術後の合併症あらわる。最初の症状は、飲み込めない。

HCUに移って数時間、オットは相変わらず激しい頭痛で苦しみ、そばを離れることが出来なかった。

術後の傷口からの出血からか、頭に巻いた包帯の一部に血液が浸みるのが気になって交換してもらったり

ナースステーションに人影が見えると、頭痛のことを訴えてみたり

黙ってオットを見守っているだけでは落ち着かなくて

術後の苦痛に耐えているオットに代わり、思いつく限りのヘルプをする。

 

面会時間の20時はとっくに過ぎていた。

 

自宅に留守番させているワンズが気になった。朝ごはんをあげたきりで空腹に違いない。

辛そうにしているオットを看ていてあげたかったけど、ひとまず自宅に帰ると告げてHCUを出た。

 

21時をまわっていた。

自宅までの30分ほどの距離が遠く感じる。

「パパが大変なの。お願いだから、いい子にして留守番していてね」

と、ワンズにそそくさと夕飯を食べさせ、トイレの始末と新鮮な水をたっぷり用意して、再び病院へ。

このまま一晩オットをひとりで頑張らせるわけにはいかず、何より状態が想定外で心配で仕方なかった。

 

こんなに苦しむなんて聞いてないよーーーーー!

 

オットも私も、術後の経過をもっと甘く見積もっていた。

術後の合併症として「頭痛」「飲み込みにくさ」「難聴」があるとは聞いていたものの、そんなに「重い」とは想像していなかった。

なぜなら、主治医の術前の説明のトーンはきわめて軽く、

「術後、経過観察で1~2週間の入院は必要だけど、することないから暇つぶしのビデオでももってくるといいよ(笑)」

なんて話を真に受けて、私たちは「楽な入院生活」のイメージから本当にDVDを何枚も持ち込んでいた。

 

ノーテンキ、過ぎた。

 

もっと慎重に考えれば、「楽」なわけなどないと分かるのに。

今回は顔面けいれんの手術で「命にかかわる」ような重い手術ではないけれど、まぎれもなく「開頭手術」なのだ。

アタマに500円玉ほどの穴をあけて手術をするのだ。

「痛くて当然、辛くて普通、オオゴトなのだ!」

となぜ想像できなかったのだろう。

 

そんなことを考えながら急いでHCUに戻ると、オットは少し落ち着いたようで眠っていた。

ホッとして声をかけると「ノドが乾いた」と言う。

オットは朝から水分も摂れていない。牛乳もむせかえって一口も飲めなかった。

乾燥した病院の中ではそうでなくともノドは渇く。

点滴で必要水分は投与されているから脱水にはならないだろうけど、せめてひとくち水を飲ませてあげたかった。

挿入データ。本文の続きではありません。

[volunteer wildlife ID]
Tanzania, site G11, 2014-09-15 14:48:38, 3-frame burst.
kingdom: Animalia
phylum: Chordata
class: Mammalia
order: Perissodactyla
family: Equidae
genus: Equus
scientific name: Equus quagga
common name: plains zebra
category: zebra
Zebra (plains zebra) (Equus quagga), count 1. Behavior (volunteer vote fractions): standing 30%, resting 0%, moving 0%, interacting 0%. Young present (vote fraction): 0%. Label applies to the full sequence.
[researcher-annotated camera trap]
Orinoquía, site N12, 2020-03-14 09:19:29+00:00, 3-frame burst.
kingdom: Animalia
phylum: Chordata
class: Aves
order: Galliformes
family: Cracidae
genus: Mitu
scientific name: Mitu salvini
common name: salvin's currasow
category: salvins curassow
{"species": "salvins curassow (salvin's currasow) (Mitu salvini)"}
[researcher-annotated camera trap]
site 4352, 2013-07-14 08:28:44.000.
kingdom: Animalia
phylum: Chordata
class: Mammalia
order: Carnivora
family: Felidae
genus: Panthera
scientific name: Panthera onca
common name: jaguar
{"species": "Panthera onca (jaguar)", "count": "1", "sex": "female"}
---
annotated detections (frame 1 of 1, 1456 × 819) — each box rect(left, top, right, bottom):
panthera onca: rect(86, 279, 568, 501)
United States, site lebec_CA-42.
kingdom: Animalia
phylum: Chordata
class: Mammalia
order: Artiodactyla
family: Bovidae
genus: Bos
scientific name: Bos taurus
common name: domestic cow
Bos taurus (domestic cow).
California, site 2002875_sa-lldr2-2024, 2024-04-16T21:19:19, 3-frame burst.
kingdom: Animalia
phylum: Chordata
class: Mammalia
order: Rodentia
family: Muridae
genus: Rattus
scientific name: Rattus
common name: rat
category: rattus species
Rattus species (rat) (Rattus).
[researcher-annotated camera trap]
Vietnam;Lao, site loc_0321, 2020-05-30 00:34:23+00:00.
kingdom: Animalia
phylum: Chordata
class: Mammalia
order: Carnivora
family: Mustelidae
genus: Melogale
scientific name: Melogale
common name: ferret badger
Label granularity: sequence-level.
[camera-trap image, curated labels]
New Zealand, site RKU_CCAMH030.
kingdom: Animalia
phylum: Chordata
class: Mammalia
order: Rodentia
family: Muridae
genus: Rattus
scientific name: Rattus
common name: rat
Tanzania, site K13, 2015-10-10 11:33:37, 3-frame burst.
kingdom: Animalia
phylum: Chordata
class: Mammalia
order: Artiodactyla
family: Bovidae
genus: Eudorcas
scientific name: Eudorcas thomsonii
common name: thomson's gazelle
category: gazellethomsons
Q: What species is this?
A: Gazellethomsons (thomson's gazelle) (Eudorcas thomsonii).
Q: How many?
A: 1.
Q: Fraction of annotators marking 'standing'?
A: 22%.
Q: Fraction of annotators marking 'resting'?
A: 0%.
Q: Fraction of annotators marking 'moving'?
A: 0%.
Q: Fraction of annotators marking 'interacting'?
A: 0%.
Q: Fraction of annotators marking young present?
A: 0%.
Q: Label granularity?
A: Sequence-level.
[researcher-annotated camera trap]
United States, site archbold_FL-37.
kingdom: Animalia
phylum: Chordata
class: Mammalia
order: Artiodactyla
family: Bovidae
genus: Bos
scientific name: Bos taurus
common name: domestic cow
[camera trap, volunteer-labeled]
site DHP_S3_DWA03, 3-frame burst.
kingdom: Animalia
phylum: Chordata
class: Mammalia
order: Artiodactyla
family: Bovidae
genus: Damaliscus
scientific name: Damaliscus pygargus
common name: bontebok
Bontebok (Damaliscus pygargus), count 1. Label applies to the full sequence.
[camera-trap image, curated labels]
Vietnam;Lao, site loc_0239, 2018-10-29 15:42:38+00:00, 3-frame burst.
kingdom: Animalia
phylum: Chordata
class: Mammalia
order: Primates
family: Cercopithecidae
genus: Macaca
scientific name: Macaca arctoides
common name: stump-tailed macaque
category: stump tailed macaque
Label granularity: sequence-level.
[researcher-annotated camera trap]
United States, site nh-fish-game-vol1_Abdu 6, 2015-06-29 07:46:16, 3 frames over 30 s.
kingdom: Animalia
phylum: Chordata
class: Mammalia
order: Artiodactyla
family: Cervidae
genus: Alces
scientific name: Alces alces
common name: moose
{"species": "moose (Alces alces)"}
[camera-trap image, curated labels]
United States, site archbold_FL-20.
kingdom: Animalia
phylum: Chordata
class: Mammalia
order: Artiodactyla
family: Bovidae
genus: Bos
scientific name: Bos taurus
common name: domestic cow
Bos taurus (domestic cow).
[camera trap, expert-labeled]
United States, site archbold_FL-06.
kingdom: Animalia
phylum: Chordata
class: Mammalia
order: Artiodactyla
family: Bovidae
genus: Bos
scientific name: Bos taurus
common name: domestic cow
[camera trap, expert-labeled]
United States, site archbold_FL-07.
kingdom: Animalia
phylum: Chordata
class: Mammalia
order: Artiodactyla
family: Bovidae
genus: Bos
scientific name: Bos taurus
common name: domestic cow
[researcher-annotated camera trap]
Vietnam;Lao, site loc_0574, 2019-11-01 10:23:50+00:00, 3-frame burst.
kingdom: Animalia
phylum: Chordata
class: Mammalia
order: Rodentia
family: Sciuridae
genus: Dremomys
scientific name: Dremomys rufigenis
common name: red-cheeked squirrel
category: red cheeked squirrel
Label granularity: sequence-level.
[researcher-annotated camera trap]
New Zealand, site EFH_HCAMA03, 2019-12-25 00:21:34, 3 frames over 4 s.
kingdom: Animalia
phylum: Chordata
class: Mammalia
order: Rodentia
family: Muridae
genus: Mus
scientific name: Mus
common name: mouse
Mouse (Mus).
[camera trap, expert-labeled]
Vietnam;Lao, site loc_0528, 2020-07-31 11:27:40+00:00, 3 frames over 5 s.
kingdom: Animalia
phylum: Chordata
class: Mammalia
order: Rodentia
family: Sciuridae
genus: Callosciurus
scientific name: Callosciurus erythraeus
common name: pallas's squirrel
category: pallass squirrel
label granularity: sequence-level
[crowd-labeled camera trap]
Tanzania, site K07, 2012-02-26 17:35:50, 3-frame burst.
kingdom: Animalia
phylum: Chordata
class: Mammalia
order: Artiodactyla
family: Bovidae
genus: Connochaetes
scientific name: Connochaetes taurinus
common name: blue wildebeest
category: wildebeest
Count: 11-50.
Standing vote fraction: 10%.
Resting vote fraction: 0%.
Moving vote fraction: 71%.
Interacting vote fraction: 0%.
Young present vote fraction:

でも飲み込みにくさが回復するまでのガマン、とオットと自分に言いきかせる。

 

明日になれば飲み込めるようになるだろう、今晩だけのガマンと、何の疑いも持たず。

オットがたった一滴の水を飲めるようになるのに、これから20日もかかるとは思いもよらなかった手術当日の夜だった。